-- Opening Marker --
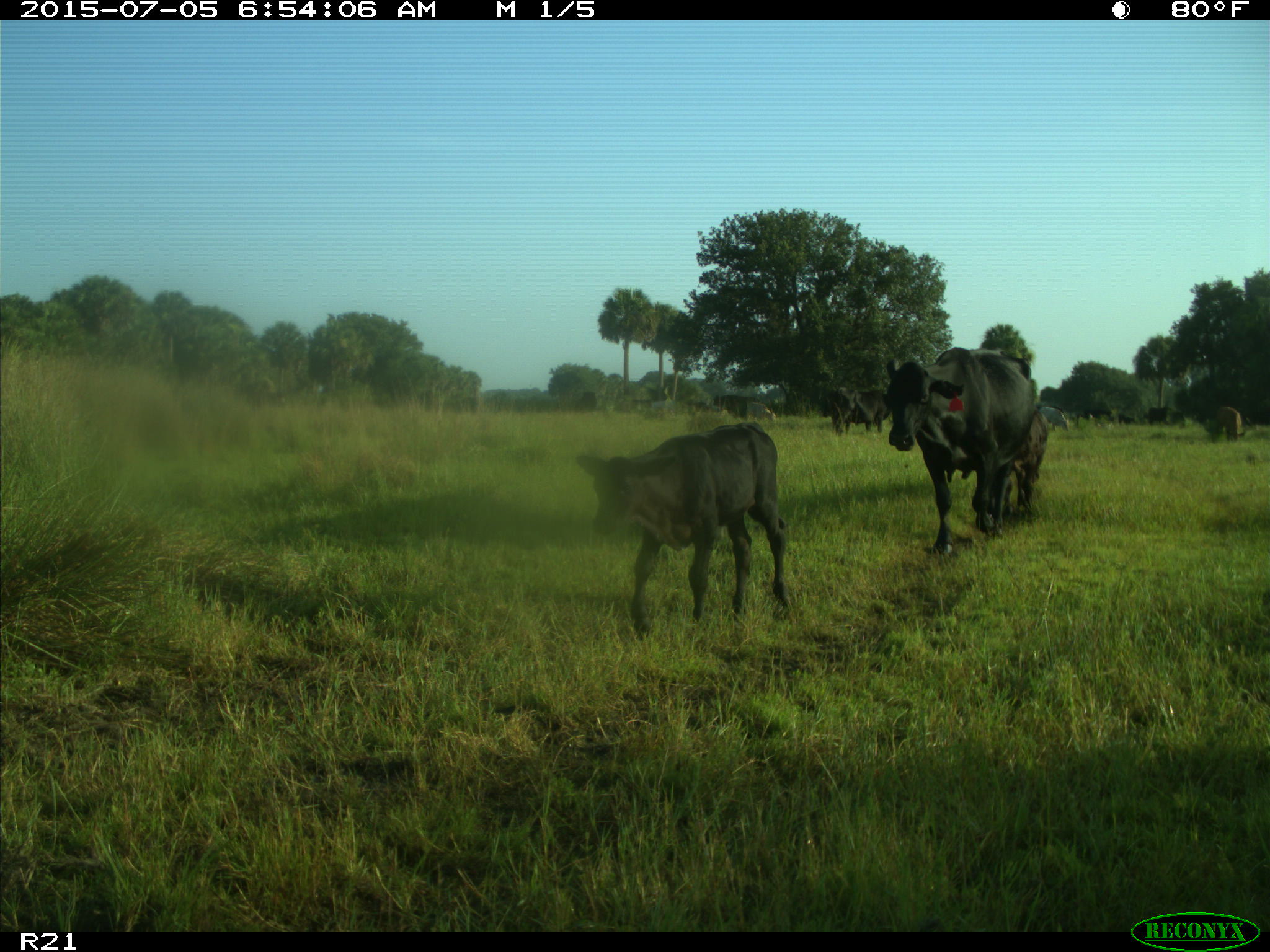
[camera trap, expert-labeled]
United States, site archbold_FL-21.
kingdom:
-- Closing Marker --
-- Opening Marker --
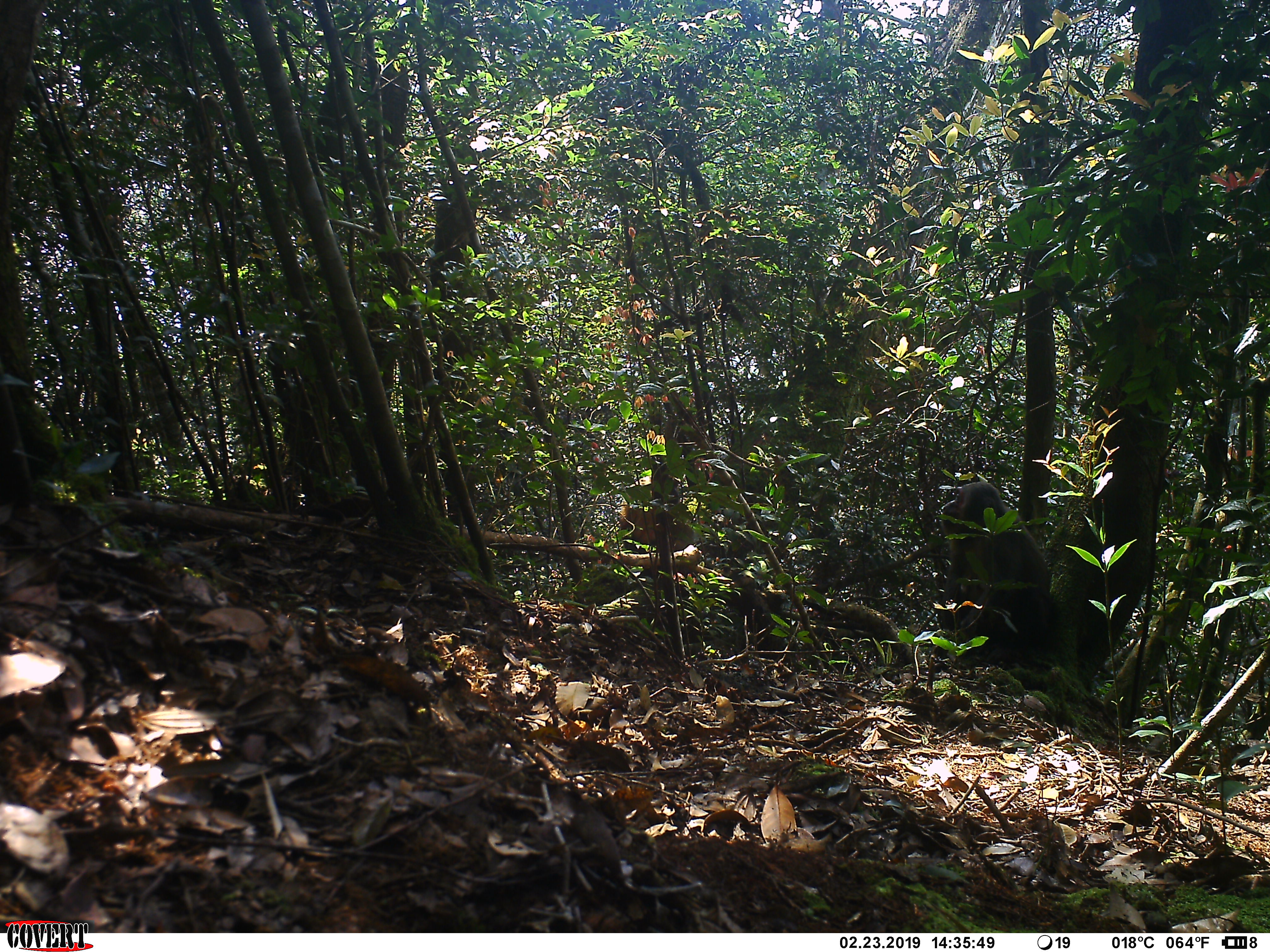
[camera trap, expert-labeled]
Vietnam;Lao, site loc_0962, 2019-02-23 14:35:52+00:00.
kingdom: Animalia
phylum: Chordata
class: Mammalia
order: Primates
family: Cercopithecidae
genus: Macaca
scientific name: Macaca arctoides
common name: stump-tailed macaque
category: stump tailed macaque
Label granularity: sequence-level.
-- Closing Marker --
Exercise description —
In the listing above, find the line with "genus: Macaca" and the line with "Label granularity: sequence-level."; output exactly those lines and all lines between them.

Answer to the problem —
genus: Macaca
scientific name: Macaca arctoides
common name: stump-tailed macaque
category: stump tailed macaque
Label granularity: sequence-level.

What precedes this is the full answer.